A little clarification is in order. I really don't think I am being negative. I'm being realistic and scared. The technicians saw "something" that warranted further study. They are tech's not radiologists so they can't diagnose. I am not thinking that I have cancer. I don't have any symptoms of cancer. I certainly haven't had any unexplained weight loss. Cancer would be a surprise for sure. It could happen because cancer can present without anything but fatigue and I do have plenty of that, but I am NOT thinking that.
What I think is that I have avascular necrosis (Google it) in my joints from taking way too many steroids when I had a lot of asthma. That will be bad enough. What unnerves me is how many joints and how many bones are deteriorating and how bad? The tests I had done yesterday will help determine that and also "stage" the deterioration.
Remember I work with doctors and sick people. I have always said that if I ever got cancer or something really ugly I'd just live until I died. I don't believe in the medicine that I help practice. Everything has a price and it's hefty.
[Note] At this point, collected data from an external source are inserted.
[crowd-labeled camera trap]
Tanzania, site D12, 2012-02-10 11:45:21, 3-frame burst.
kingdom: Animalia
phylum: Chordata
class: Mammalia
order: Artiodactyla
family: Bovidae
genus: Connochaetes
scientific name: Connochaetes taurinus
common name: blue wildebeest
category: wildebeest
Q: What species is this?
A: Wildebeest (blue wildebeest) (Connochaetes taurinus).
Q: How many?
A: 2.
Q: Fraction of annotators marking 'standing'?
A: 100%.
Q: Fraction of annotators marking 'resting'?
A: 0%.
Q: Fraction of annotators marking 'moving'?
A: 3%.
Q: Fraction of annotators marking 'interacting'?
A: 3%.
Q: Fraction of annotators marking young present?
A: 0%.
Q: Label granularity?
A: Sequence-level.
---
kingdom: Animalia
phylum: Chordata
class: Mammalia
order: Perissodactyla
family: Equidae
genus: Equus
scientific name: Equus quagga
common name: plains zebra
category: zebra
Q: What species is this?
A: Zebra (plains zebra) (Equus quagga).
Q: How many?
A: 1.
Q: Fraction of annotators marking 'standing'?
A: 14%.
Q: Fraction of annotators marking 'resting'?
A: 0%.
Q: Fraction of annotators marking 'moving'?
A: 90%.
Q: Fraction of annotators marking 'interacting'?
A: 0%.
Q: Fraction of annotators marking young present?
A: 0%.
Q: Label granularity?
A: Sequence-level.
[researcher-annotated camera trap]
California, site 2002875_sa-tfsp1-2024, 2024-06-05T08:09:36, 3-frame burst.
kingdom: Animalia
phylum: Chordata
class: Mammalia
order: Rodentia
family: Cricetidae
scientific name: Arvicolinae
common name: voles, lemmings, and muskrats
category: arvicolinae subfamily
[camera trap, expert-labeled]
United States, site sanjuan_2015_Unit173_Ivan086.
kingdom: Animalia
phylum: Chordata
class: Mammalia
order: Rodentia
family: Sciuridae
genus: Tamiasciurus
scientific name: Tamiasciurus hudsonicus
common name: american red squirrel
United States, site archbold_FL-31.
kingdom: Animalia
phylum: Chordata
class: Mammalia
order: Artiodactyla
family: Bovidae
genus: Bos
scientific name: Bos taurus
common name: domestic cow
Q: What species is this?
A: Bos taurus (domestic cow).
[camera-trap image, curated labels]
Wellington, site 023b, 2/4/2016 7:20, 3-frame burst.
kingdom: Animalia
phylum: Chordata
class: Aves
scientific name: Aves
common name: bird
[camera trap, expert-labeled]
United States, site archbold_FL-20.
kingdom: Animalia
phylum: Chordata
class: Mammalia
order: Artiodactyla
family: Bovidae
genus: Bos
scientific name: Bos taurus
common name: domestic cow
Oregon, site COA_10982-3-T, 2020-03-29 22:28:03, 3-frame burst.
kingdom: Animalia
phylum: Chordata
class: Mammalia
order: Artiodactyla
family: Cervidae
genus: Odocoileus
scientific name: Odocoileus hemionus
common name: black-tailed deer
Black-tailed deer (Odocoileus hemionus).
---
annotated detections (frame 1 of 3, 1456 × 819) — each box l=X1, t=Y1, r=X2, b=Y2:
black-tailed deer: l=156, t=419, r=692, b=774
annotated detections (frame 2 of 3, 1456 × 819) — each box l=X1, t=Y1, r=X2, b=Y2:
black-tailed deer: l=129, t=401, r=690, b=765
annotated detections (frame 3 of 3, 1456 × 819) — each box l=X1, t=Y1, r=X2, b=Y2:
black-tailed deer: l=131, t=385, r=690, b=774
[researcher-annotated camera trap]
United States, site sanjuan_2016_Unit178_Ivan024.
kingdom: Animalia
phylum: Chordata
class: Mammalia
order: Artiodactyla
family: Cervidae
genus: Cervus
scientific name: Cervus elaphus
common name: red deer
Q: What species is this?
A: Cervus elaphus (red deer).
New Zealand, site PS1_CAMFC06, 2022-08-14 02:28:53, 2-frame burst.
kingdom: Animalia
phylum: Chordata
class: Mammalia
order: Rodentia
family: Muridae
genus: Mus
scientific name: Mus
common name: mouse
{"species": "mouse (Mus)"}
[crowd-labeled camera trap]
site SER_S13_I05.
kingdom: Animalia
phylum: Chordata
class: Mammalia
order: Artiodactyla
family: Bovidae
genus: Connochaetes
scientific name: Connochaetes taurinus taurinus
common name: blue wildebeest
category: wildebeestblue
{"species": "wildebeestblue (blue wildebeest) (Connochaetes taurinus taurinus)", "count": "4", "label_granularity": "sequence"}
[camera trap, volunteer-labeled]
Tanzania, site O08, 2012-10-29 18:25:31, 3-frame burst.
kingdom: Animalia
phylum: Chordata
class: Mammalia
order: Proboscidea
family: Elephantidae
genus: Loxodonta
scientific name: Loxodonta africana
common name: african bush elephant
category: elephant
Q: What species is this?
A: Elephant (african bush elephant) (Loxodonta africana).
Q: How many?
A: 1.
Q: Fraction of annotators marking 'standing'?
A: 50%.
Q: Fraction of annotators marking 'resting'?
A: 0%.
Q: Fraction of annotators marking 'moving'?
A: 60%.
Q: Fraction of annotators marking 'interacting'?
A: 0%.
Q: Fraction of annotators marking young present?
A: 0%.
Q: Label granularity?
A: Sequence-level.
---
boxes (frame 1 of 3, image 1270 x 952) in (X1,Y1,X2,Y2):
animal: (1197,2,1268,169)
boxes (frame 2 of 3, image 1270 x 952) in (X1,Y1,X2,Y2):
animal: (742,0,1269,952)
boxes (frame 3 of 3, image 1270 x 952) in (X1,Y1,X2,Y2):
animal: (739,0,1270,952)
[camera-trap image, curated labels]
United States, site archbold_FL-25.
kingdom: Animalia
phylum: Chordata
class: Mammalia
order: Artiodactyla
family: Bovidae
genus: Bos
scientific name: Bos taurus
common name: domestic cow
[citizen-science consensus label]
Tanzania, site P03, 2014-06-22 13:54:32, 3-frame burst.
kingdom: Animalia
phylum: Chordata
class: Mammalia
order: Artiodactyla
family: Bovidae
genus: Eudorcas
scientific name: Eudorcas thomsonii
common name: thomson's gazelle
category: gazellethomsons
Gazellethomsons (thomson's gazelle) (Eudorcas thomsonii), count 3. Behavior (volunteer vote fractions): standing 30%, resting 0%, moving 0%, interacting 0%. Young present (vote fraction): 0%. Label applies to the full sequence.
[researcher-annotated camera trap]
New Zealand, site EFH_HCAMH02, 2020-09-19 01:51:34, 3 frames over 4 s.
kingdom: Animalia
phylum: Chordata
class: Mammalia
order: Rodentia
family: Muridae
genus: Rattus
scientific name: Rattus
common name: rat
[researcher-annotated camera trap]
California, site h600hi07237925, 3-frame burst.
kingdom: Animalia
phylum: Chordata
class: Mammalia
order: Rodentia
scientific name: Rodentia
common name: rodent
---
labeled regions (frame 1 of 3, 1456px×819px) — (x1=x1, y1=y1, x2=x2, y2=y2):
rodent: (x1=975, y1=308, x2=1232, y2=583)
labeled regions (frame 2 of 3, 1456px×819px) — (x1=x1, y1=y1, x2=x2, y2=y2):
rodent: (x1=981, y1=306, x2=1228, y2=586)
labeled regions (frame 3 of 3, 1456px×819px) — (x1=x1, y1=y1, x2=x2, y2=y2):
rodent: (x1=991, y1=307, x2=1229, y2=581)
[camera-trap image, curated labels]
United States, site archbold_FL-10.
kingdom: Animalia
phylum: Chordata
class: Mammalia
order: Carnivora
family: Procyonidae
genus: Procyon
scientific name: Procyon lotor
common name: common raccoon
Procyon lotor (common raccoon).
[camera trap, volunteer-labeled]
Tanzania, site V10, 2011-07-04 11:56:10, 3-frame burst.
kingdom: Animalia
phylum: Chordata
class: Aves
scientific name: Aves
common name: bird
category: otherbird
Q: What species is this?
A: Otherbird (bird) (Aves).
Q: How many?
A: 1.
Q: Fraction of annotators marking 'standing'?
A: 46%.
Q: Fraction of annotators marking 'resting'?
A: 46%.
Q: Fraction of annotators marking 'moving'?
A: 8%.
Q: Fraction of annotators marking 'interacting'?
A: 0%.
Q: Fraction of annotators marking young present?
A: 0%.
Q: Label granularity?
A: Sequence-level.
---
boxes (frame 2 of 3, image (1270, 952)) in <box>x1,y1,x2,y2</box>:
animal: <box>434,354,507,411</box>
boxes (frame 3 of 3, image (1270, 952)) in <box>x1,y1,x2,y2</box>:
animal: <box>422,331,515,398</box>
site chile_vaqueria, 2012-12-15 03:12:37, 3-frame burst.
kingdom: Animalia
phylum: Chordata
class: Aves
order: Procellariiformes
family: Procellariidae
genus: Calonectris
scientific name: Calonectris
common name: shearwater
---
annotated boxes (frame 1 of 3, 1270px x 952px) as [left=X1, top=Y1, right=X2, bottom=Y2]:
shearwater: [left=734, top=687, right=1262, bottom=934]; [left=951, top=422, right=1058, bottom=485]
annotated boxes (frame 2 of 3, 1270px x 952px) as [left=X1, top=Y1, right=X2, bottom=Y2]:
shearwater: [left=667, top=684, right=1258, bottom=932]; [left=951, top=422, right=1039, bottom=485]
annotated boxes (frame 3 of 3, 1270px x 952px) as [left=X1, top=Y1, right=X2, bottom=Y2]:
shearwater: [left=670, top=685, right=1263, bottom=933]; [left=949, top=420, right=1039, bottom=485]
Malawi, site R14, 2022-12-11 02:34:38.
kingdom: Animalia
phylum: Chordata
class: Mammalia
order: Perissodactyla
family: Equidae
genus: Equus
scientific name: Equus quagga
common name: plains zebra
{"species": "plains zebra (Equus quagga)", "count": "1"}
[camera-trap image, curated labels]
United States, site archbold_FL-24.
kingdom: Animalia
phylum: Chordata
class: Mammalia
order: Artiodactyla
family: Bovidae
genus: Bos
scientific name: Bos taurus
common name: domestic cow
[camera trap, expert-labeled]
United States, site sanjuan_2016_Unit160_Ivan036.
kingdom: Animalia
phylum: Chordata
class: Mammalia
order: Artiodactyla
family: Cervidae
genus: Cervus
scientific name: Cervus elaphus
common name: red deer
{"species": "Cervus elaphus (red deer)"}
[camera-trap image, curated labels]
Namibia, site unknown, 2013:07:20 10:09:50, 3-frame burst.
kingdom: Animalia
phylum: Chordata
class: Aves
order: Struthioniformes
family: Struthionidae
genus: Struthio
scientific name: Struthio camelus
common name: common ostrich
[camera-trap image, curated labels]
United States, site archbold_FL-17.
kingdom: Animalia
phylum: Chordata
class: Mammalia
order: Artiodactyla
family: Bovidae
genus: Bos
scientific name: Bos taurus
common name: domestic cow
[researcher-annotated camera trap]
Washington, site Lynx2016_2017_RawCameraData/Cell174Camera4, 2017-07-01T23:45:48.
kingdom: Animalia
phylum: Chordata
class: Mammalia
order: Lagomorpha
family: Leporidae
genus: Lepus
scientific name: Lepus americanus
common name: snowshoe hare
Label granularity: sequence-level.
So now the rubber hits the road. Besides if it was cancer my phone would have already been ringing.
9 comments:
Oh, my dear! how frightening -- especially when you are a nurse and have that kind of "inside" knowledge! i'm sure there's nothing i can say that will make it all better, but please know -- even though we don't really know each other -- that my thoughts and prayers are with you! Hugs!
Calm down and get somewhere quiet where you can talk to your Daddy--He made you and He knows what you are facing.
My mom is in the very same boat as we speak with unexplained problems and waiting for a big test on Friday. I cannot face the possibility that it is something deadly.
Please don't verbalize anything but POSITIVE.
I will be praying for you everytime I pray for my Mom, which is A LOT.
{{{{Big Hugs}}}}
Leave all the worrying in the hands of the doctors for now. Praying for your healing.
The rubber hasn't hit the road yet. Slow down and tell the "nurse inside of you" to wait for a diagnoses. Pain is jerking you around and you're scared.
Please try to remember that what ever this is, your panic and worry will not change it. You have a lot of people thinking good thoughts for you.
Okay, I looked up avascular necrosis and holy heck, don't go there. Your body knows how to heal itself, even replace dead bone. Let it do it. Believe in the power of God. And know that many people are praying for you. Including me.
And may you find the peace the Savior can bring. Let him take your worry.
I hope this doesn't offend you in any way.
Karen, I had no idea you had such problems...have reread some of your previous posts ...regarding those boots you have to wear...how horrible in the summer...but still if they help you get around...
Take care, thinking of you
Yes you know too much...I live with someone who does too. It makes every symptom a scary one. I hope all is well. Don't take a break, I want to see the bread.
No news is always good news. Take good care. xoxo, Lauren
Hi there!!
I am so sorry you are having so much trouble. I hope and pray you get a good report Friday so you can get back out in the yard and work in your flowers and garden.I just got through putting up corn.